**TASK DESCRIPTION:** Could you restate every line of the data word for word?

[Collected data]

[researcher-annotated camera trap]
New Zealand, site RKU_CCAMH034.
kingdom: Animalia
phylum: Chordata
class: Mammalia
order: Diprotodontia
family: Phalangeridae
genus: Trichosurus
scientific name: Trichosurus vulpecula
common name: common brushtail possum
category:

**TASK RESULT:**
[researcher-annotated camera trap]
New Zealand, site RKU_CCAMH034.
kingdom: Animalia
phylum: Chordata
class: Mammalia
order: Diprotodontia
family: Phalangeridae
genus: Trichosurus
scientific name: Trichosurus vulpecula
common name: common brushtail possum
category:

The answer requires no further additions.